Although the Szwebels have not pleaded a proper statutory basis for federal jurisdiction, it appears that the complaint could be amended to do so. This court respectfully recommends that the present Complaint be dismissed with leave to amend to allege a proper jurisdictional basis.

DEFENDANT'S MOTION TO STRIKE

Assuming that the Szwebels will replead to allege federal jurisdiction without changing Count II, Defendant's motion is considered.

A. Standard of Review

Pap's calls its motion a "motion to strike." A motion to strike under Federal Rule of Civil Procedure 12(f) allows the court to strike "any redundant, immaterial, impertinent, or scandalous matter" from any pleading. Fed.R.Civ.P. 12(f). In the instant case, Pap's does not claim that Count II is redundant, immaterial, impertinent, or scandalous, but rather that it is insufficient to support a claim for violation of the ICFA. Thus, the motion more properly arises under Fed.R.Civ.P. 12(b)(6) as a motion to dismiss. See Abraham v. North Ave. Auto, Inc., No. 00 C 1764, 2001 WL 1002067 at *4 (N.D. Ill. Aug. 24, 2001) (Grady, J.) (treating a motion to strike as a Rule 12(b)(6) motion to dismiss because the defendant's actual issue with the complaint was that it failed to state a claim upon which relief could be granted). A motion to dismiss under Rule 12(b)(6) challenges the sufficiency of the complaint for failure to state a claim upon which relief can be granted. General Elec. Capital Corp. v. Lease Resolution Corp., 128 F.3d 1074, 1080 (7th Cir. 1997). It is well established that "a complaint should not be dismissed for failure to state a claim unless it appears beyond doubt that the plaintiff can prove no set of facts in support of his claim which would entitle him to relief." Conley v. Gibson, 355 U.S. 41, 45-46 (1957); see also Pokuta v. Trans World Airlines, Inc., 191 F.3d 834, 839 (7th Cir. 1999). For the purposes of a motion to dismiss, the court accepts as true "all well-pled factual allegations in the complaint and draw[s] all reasonable inferences therefrom in favor of the plaintiff." Perkins v. Silverstein, 939 F.2d 463, 466 (7th Cir. 1991).

● Challenge
Please resume the court opinion on the motion against the Szwebels' Count II, starting right after its final sentence.

● Record list
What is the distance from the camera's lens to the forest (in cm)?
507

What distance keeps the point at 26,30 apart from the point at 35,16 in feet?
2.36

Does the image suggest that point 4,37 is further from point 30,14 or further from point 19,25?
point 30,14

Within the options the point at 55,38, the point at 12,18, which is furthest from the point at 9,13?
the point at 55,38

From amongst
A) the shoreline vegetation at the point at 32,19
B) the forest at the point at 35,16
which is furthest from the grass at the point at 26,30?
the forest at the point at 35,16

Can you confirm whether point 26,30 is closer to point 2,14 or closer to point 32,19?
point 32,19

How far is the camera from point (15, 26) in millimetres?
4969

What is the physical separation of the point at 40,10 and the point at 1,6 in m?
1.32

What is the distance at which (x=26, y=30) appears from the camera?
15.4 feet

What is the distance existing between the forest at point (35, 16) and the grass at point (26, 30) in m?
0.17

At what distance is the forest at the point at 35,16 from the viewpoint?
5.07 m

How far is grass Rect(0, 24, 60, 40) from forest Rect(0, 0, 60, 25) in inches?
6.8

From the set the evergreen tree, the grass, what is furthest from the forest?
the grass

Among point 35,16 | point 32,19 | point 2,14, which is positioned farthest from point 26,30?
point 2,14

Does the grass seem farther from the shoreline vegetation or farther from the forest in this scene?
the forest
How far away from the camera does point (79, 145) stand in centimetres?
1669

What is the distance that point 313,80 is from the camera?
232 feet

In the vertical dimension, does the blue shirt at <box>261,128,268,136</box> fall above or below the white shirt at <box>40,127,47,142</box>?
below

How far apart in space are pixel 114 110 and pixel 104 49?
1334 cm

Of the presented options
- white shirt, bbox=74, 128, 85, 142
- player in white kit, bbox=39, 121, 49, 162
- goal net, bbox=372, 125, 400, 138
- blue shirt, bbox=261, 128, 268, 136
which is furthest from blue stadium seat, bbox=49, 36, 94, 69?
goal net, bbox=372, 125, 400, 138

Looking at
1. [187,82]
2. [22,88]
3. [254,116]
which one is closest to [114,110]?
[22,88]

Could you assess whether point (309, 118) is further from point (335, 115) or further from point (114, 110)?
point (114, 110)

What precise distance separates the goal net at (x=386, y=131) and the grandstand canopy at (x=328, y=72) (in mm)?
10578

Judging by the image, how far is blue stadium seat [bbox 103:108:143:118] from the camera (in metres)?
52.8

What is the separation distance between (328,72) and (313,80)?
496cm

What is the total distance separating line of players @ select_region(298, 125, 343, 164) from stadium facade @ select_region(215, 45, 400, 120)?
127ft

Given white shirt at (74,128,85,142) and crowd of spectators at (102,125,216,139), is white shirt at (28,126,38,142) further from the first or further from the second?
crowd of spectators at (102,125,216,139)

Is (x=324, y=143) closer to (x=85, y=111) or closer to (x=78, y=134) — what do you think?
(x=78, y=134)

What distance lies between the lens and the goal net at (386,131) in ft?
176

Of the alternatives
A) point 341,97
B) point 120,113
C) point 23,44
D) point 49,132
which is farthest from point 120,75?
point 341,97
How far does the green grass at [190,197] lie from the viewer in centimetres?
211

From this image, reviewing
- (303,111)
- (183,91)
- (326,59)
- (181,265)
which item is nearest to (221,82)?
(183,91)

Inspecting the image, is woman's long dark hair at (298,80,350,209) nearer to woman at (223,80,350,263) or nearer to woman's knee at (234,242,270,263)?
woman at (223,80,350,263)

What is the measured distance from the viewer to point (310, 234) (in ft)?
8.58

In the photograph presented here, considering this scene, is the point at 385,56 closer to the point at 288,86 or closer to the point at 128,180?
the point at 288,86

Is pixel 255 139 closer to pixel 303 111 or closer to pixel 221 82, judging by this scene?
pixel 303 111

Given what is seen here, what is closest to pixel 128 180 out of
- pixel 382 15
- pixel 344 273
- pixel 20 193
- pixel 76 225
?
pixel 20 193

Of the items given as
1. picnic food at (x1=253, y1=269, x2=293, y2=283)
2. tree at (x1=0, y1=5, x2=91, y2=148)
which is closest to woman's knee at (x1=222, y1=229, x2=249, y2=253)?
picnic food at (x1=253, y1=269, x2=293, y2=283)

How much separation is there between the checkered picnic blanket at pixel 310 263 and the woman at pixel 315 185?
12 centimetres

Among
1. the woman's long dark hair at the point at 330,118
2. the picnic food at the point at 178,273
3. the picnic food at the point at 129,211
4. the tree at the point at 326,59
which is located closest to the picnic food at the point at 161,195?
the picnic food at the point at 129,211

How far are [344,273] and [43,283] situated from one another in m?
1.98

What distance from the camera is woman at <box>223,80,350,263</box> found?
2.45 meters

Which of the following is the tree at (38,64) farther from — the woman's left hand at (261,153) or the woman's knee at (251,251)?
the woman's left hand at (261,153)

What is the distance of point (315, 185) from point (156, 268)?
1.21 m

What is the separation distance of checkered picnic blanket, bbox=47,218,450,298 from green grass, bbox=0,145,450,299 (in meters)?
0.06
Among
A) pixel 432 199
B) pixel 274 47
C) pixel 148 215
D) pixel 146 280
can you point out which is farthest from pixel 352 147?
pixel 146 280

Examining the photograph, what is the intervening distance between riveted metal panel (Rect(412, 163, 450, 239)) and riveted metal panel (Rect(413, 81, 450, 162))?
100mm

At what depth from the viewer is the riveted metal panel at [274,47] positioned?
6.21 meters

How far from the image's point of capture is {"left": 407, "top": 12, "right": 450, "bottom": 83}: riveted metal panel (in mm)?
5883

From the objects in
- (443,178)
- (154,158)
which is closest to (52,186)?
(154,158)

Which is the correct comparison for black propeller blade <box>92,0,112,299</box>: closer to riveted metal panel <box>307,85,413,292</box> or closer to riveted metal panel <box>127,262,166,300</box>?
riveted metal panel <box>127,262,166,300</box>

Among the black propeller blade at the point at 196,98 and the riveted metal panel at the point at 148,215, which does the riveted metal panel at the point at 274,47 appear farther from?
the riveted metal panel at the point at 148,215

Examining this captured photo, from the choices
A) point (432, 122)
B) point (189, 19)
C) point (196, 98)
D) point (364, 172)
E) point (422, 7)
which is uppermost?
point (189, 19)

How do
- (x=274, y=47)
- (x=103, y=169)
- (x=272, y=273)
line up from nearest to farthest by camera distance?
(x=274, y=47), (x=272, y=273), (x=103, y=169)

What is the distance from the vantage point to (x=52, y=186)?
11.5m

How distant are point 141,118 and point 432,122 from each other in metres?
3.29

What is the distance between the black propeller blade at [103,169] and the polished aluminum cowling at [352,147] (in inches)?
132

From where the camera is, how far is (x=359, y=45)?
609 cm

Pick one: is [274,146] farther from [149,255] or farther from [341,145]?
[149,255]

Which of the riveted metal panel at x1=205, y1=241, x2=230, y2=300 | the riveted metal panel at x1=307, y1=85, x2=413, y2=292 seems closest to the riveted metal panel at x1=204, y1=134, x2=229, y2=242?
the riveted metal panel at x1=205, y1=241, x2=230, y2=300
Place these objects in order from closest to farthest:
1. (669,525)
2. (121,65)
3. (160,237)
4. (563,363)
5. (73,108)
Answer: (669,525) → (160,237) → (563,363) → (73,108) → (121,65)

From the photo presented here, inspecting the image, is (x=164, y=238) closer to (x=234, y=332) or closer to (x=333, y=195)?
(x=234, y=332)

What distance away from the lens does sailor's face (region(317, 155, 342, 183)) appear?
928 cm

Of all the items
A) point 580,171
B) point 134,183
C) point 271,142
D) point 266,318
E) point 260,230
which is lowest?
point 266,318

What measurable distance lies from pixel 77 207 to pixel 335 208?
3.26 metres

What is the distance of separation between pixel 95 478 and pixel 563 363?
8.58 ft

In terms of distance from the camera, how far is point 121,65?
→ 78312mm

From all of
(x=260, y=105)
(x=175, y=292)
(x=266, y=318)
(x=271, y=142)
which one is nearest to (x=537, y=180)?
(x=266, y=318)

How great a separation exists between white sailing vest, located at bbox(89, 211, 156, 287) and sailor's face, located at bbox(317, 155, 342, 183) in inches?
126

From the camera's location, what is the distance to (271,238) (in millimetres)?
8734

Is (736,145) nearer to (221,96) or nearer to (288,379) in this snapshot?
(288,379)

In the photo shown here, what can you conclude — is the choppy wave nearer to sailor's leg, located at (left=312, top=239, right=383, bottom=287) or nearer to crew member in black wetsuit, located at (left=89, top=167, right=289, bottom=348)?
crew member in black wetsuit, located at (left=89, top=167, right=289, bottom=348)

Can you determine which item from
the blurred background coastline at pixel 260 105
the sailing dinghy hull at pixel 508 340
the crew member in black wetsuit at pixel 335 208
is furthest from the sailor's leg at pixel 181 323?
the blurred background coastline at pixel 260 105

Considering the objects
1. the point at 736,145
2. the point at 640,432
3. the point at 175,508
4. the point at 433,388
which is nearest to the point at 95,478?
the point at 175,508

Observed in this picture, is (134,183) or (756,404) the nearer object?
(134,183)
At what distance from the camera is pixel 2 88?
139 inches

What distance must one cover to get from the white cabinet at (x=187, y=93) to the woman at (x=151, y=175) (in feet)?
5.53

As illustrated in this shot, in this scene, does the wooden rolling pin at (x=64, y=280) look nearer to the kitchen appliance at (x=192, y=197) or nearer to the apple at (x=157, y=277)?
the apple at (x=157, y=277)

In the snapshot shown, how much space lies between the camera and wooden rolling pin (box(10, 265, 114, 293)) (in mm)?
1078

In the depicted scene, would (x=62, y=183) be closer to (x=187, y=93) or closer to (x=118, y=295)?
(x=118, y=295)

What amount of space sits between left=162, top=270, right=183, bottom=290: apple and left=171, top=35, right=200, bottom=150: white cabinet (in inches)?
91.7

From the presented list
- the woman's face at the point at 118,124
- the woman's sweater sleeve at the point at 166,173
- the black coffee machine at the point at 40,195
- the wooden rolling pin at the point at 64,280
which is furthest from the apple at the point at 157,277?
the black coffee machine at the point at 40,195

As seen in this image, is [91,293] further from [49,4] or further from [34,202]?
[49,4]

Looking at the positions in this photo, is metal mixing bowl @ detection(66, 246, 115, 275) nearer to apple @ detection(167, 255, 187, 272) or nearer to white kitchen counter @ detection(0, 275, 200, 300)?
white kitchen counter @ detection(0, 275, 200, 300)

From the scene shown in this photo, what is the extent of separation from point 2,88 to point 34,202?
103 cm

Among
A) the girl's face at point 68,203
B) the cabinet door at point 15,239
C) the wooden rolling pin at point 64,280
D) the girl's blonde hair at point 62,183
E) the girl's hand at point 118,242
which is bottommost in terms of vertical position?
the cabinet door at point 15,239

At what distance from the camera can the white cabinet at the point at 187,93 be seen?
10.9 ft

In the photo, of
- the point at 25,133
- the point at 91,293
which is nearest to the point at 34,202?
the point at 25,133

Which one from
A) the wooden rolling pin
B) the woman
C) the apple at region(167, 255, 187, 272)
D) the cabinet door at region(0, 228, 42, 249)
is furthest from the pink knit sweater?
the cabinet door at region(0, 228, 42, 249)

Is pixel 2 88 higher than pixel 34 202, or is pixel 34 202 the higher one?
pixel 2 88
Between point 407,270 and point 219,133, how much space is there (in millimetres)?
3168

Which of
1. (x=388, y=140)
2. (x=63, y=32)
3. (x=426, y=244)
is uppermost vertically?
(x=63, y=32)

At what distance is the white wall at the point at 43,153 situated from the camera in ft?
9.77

● Exercise output
B. Count II: ICFA

In order to establish a violation of the ICFA, a plaintiff "must show that (1) the defendant committed a deceptive act, such as the misrepresentation or concealment of a material fact; (2) the defendant intended to induce the plaintiffs reliance on the deception; and (3) the deception occurred in a course of conduct involving trade or commerce." Petri v. Gatlin, 997 F. Supp. 956, 967 (N.D. Ill. 1997); citing, inter alia, Thacker v. Menard, Inc., 105 F.3d 382, 386 (7th Cir. 1997); Connick v. Suzuki Motor Co., 675 N.E.2d 584, 593 (Ill. 1996). A concealed fact is material if a buyer would have acted differently had she known the information, or if it concerned the kind of information a buyer would likely rely upon in making a decision to purchase. Connick, 675 N.E.2d at 595. Here, the Szwebels allege that Pap's committed a deceptive act: the concealment of the fact that the 1997 Honda Civic was seriously damaged and had been issued a salvage title. (Compl. ¶¶ 12-13.) The Szwebels contend that they would not have purchased the vehicle had they known it had suffered such damage. (Id. ¶ 21.) Thus, the Szwebels allege that Pap's concealed a material fact. Furthermore, it is alleged that Pap's intended that the Szwebels would rely on the deception that the car was roadworthy. (Id. ¶ 24-25.) Finally, it is undisputed that the alleged deception occurred in the course of trade or commerce — the sale of motor vehicles. Therefore, the Szwebels have met the three requirements necessary to sufficiently state a claim under the ICFA.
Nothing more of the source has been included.